In an EOS blog piece on Eve Babitz and her hot take on the ’72 premiere of Five Summer Stories, Matt Warshaw says her work was a reminder that, “unless your name is Bill Finnegan, the best surf writing is invariably done by non-surfing outsiders.” Some surf outsiders are prodigious ingénues. But many, many more surf outsiders are not prodigious ingénues, which might be cause for concern upon first hearing of GQ staff writer Zach Baron’s profile on the World No.1, titled “Surfer John John Florence’s Very Wavy World.” Will it be kooky? Choked by symbolism and men’s magazine cologne?
Our take: it’s pretty darn good. Give it a full read here.
Important is the disclaimer from Baron that he’s not a surfer, nor is he trying to be one. With that out of the way, we can follow an articulate outsider simply watch John at home and attempt to put words to what he sees — which, let’s be honest, what Florence does is difficult even for a lifelong surfer to describe.

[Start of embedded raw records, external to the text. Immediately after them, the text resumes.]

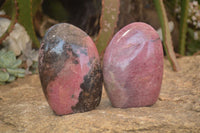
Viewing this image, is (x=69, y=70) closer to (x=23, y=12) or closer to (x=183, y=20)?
(x=23, y=12)

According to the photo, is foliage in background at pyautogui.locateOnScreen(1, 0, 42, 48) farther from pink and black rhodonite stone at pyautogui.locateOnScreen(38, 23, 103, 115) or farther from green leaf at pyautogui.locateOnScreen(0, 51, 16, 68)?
pink and black rhodonite stone at pyautogui.locateOnScreen(38, 23, 103, 115)

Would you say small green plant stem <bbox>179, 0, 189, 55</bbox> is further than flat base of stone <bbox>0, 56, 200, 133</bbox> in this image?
Yes

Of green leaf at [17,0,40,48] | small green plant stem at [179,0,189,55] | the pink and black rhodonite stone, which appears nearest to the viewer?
the pink and black rhodonite stone

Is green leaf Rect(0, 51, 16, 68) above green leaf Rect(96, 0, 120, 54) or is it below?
below

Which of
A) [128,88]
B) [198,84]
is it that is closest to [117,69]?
[128,88]

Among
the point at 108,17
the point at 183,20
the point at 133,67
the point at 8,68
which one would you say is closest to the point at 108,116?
the point at 133,67

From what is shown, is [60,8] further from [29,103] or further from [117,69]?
[117,69]

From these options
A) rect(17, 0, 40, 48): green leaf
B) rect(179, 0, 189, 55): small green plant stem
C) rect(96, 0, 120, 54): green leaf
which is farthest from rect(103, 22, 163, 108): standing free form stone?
rect(179, 0, 189, 55): small green plant stem
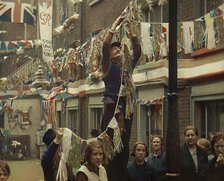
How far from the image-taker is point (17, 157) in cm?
2325

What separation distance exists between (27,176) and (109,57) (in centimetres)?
1019

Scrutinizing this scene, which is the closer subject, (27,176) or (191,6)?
(191,6)

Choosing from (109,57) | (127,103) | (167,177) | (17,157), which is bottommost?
(17,157)

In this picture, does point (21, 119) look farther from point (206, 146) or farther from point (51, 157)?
point (51, 157)

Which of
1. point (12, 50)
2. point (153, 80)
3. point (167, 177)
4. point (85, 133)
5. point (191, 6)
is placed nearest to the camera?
point (167, 177)

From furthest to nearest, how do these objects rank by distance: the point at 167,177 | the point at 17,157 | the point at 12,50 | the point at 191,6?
the point at 17,157 → the point at 12,50 → the point at 191,6 → the point at 167,177

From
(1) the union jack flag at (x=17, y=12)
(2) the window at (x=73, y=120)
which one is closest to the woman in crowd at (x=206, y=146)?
(1) the union jack flag at (x=17, y=12)

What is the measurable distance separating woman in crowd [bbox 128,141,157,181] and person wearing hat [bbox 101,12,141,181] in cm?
11

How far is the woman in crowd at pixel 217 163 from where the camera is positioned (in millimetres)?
5238

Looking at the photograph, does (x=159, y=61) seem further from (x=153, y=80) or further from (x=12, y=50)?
(x=12, y=50)

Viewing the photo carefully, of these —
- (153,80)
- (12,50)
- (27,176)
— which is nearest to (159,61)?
(153,80)

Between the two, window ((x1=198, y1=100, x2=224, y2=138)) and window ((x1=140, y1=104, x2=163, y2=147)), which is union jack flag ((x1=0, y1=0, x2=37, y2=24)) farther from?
window ((x1=198, y1=100, x2=224, y2=138))

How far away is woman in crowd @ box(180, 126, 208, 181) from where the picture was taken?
5441mm

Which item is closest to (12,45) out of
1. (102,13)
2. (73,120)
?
(102,13)
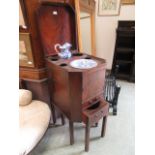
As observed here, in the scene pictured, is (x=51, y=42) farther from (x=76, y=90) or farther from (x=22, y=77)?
(x=76, y=90)

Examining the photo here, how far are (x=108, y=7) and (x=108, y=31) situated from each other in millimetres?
471

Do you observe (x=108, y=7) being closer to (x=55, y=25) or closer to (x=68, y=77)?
(x=55, y=25)

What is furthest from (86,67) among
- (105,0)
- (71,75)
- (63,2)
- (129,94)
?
(105,0)

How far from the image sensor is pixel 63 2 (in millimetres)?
1737

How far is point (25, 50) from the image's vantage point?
166cm

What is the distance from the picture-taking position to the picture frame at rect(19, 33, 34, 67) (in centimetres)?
159

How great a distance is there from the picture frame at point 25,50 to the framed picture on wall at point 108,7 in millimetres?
2147

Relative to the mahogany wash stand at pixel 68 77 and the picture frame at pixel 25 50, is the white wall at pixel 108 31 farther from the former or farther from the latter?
the picture frame at pixel 25 50

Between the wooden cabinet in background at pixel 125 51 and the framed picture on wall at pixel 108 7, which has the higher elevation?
the framed picture on wall at pixel 108 7

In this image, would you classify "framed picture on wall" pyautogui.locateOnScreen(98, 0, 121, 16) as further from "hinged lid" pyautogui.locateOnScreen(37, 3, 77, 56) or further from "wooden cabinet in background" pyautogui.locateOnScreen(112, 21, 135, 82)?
"hinged lid" pyautogui.locateOnScreen(37, 3, 77, 56)

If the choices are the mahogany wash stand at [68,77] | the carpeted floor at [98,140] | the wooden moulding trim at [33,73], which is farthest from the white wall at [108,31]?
the wooden moulding trim at [33,73]

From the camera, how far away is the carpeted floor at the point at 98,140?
160 cm
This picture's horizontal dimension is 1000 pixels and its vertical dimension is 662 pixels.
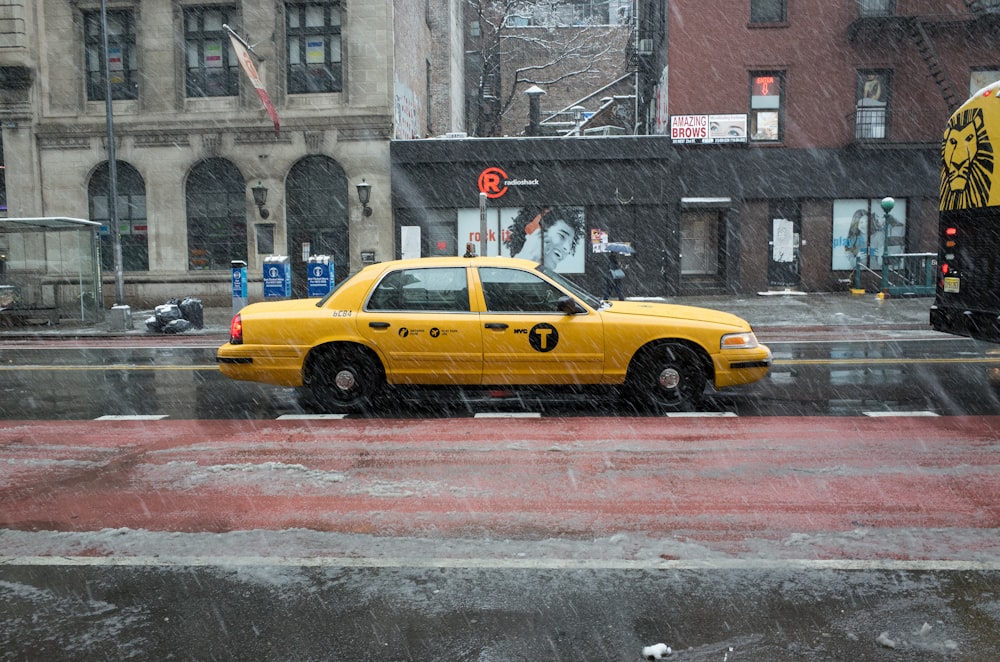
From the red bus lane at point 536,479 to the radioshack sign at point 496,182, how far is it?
17703mm

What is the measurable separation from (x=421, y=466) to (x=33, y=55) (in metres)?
24.1

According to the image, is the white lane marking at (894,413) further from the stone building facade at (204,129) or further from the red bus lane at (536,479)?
the stone building facade at (204,129)

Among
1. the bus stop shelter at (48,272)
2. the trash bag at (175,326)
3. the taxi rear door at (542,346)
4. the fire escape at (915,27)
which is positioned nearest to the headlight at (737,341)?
the taxi rear door at (542,346)

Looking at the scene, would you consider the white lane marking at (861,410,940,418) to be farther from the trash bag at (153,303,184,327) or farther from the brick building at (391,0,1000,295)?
the brick building at (391,0,1000,295)

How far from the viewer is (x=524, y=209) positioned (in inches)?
997

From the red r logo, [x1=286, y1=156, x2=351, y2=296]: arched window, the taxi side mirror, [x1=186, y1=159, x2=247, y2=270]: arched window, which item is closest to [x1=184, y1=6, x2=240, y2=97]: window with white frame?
[x1=186, y1=159, x2=247, y2=270]: arched window

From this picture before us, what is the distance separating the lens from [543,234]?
25.4 meters

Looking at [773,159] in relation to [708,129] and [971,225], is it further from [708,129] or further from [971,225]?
[971,225]

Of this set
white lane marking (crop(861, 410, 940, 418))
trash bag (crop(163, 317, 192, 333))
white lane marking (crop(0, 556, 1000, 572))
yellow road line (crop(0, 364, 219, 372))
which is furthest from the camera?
trash bag (crop(163, 317, 192, 333))

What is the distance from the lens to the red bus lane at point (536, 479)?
5.00 m

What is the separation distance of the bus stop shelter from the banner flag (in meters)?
5.52

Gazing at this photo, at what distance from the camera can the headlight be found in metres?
8.31

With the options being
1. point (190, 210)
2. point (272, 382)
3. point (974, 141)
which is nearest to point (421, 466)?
point (272, 382)

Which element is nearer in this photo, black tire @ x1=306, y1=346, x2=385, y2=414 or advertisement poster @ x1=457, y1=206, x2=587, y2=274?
black tire @ x1=306, y1=346, x2=385, y2=414
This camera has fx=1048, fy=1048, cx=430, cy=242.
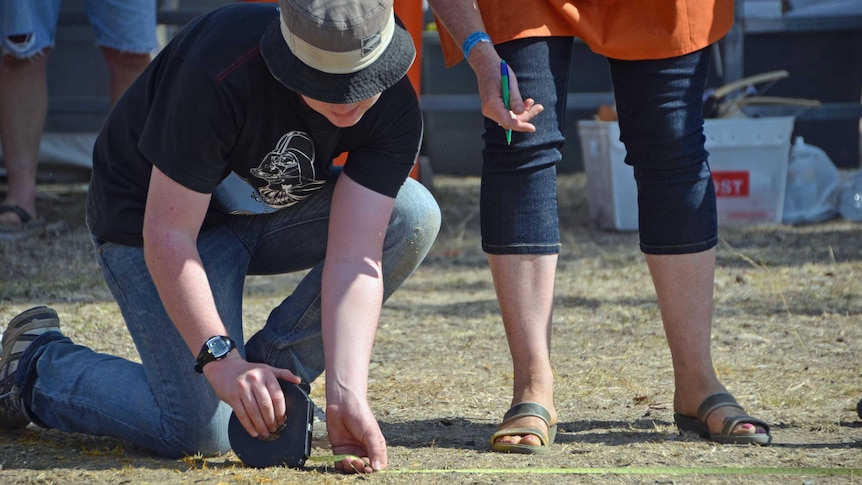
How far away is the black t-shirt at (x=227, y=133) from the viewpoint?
6.08 ft

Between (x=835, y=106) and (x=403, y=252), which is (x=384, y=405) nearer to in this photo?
(x=403, y=252)

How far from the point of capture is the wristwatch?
1.83 meters

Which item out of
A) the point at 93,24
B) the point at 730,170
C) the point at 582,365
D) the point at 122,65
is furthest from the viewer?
the point at 730,170

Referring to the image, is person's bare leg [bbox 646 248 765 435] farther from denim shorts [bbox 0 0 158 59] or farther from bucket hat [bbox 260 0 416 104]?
denim shorts [bbox 0 0 158 59]

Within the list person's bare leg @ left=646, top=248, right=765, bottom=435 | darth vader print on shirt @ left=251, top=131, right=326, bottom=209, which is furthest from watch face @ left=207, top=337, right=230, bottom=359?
person's bare leg @ left=646, top=248, right=765, bottom=435

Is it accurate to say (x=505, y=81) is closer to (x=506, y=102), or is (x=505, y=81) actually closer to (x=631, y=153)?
(x=506, y=102)

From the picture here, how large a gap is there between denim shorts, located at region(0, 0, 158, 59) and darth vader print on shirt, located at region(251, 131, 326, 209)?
2.79 m

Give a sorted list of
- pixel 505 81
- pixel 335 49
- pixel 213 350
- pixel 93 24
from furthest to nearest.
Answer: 1. pixel 93 24
2. pixel 505 81
3. pixel 213 350
4. pixel 335 49

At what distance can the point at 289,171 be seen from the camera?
2.08 metres

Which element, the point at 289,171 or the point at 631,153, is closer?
the point at 289,171

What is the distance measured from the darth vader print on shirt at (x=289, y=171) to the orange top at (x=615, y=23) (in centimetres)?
40

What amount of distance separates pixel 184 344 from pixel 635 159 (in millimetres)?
1032

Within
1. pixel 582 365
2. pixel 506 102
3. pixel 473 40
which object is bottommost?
pixel 582 365

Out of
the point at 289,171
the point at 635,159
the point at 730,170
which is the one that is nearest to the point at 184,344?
the point at 289,171
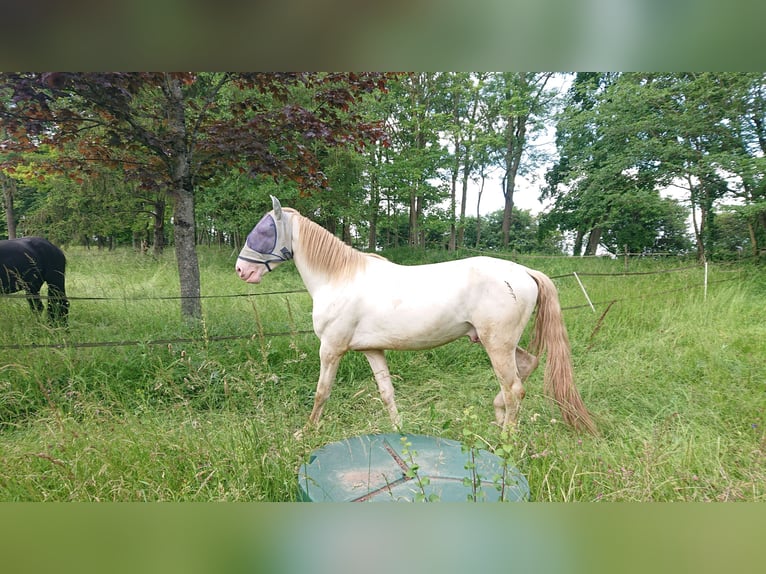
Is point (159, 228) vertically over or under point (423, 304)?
over

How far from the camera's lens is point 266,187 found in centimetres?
223

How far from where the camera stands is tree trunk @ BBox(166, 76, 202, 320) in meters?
2.12

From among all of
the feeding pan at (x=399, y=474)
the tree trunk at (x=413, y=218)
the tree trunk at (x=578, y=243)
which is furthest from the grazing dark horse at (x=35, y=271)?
the tree trunk at (x=578, y=243)

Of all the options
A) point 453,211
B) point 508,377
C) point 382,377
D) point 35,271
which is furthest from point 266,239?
point 35,271

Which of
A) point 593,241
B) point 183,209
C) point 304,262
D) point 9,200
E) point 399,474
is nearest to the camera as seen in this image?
point 399,474

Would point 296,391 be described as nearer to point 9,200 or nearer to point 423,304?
point 423,304

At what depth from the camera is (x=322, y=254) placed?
1.89 m

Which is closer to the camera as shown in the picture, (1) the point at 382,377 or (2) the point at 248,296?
(1) the point at 382,377

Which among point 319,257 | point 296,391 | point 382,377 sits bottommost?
point 296,391

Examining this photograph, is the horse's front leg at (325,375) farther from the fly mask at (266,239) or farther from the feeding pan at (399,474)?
the fly mask at (266,239)

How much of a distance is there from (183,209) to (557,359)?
2.46 meters

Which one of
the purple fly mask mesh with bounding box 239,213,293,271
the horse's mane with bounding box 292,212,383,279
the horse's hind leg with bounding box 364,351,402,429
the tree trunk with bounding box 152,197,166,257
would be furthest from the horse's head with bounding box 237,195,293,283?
the tree trunk with bounding box 152,197,166,257
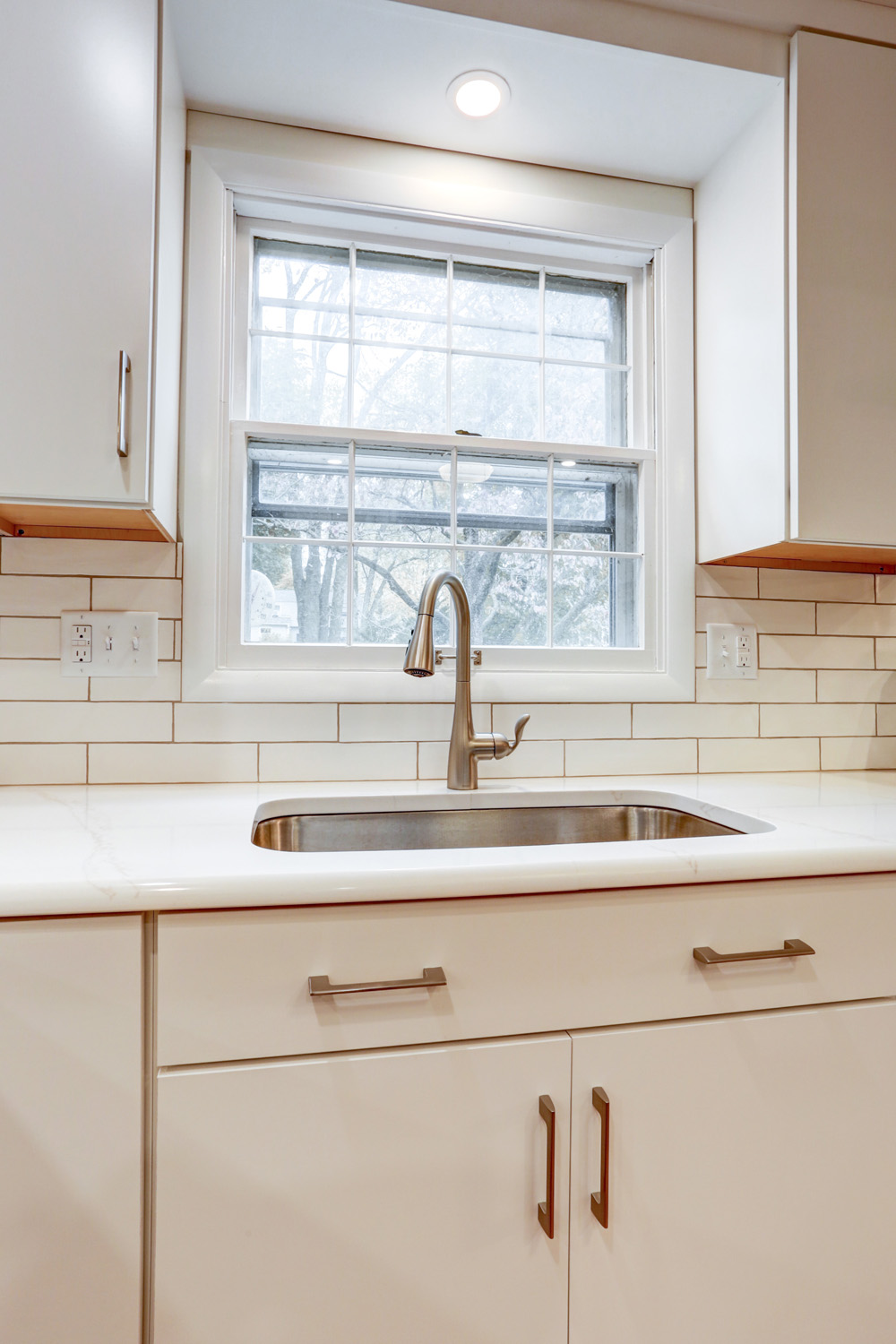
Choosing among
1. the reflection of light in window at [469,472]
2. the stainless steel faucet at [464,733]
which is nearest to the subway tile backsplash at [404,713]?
the stainless steel faucet at [464,733]

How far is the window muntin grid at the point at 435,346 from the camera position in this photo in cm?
158

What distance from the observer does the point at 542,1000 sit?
2.80 ft

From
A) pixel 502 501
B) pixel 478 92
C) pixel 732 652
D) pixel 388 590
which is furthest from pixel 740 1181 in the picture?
pixel 478 92

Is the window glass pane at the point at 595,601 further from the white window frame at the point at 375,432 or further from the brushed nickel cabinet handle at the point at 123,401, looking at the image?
the brushed nickel cabinet handle at the point at 123,401

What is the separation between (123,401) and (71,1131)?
965mm

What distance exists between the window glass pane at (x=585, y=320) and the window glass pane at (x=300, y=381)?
1.66ft

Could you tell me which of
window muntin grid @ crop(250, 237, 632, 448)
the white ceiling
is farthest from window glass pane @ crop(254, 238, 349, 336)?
the white ceiling

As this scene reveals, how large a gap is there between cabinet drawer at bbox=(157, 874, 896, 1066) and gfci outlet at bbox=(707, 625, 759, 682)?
73cm

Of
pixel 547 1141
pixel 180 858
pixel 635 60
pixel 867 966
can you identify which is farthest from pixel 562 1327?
pixel 635 60

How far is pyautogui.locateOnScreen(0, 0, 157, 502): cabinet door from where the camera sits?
1.07 metres

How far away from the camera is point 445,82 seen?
4.51ft

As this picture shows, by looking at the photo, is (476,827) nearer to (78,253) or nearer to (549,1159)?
(549,1159)

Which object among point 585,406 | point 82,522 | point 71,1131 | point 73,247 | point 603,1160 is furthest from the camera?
point 585,406

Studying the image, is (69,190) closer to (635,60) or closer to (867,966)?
(635,60)
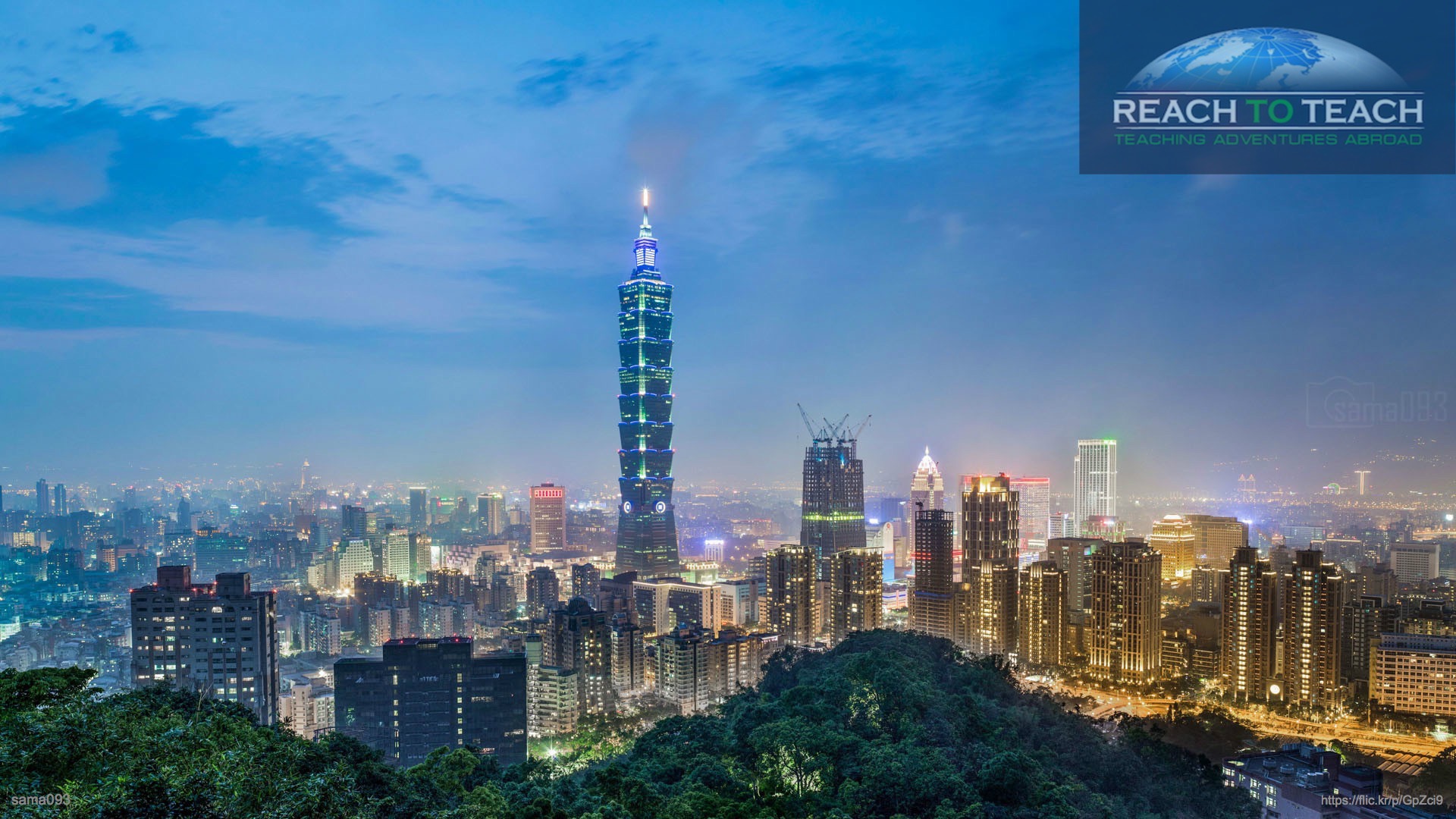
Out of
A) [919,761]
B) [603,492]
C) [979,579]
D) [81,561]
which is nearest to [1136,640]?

Baron has some lovely, quiet observations about certain moments in John’s career, from his winning Eddie wave (“[It was] so big it’s actually disorienting to see a human in the same frame—your first reaction is that something has gone badly wrong”), to how he surfs dangerous breaks (“He’ll appear to briefly stop the wave, even roll it backward a bit, until he’s done whatever he’s doing with it”), to his look as a grom (“angelic and blonde and unbothered”).
One big-budget movie, a world championship, and many revos and foam-ball rides later, the nonchalant talent Florence brings to the water is easy to take for granted. So maybe the truest literary service that Baron gives us in spending time with John, and describing him surf, is the flashback of that first impression. It’s a memory worth strolling back down.